THE TASK
Return, in full, each line below that contains the string "pixel". Case counts.

+ + + + +

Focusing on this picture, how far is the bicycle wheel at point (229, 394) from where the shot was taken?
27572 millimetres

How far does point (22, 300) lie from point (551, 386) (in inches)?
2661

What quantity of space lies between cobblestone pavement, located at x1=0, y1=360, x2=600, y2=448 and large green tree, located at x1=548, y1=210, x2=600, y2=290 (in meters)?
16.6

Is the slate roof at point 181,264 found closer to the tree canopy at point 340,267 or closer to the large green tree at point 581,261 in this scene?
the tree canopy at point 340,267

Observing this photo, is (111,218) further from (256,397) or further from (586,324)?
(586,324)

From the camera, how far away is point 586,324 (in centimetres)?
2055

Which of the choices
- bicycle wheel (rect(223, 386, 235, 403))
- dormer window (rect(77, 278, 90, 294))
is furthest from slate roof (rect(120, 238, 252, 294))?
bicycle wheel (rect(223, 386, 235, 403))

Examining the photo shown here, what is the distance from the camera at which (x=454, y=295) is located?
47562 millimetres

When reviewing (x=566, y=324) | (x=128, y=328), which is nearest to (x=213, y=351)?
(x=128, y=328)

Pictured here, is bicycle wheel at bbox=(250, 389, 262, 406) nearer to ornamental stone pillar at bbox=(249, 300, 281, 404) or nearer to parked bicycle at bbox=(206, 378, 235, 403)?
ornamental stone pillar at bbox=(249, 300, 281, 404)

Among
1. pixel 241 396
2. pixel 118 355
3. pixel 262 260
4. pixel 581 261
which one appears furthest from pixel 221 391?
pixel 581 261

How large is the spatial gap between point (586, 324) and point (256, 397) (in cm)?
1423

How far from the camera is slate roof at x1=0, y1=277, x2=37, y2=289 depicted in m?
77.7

+ + + + +

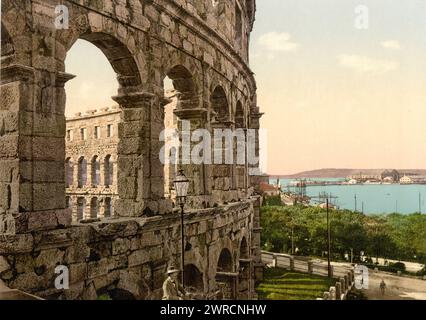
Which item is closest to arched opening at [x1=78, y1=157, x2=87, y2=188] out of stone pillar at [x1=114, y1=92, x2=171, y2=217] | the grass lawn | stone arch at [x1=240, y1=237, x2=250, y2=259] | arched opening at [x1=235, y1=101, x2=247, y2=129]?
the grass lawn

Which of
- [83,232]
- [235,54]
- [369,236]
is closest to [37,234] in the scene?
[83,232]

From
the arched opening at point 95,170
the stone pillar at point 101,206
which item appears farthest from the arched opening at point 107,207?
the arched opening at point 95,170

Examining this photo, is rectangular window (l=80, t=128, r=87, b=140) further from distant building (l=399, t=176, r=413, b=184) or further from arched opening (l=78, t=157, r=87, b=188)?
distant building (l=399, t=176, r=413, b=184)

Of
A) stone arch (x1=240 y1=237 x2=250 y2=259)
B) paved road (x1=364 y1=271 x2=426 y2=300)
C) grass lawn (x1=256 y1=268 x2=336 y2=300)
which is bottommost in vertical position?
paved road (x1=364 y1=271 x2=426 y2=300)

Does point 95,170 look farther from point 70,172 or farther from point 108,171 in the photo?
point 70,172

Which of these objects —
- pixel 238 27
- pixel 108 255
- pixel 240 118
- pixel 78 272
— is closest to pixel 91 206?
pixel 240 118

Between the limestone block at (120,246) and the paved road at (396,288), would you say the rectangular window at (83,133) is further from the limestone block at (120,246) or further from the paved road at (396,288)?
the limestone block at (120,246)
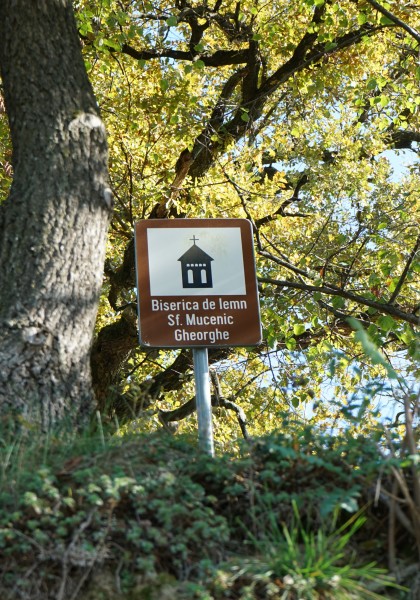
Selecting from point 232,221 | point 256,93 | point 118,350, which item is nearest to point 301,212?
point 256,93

+ + + + +

RESULT OF THIS EXERCISE
1. pixel 241 396
2. pixel 118 355
3. pixel 262 260
4. pixel 581 261
which one appears furthest from pixel 221 391?
pixel 581 261
- pixel 238 27
- pixel 108 255
- pixel 240 118
- pixel 78 272
— is closest to pixel 91 206?
pixel 240 118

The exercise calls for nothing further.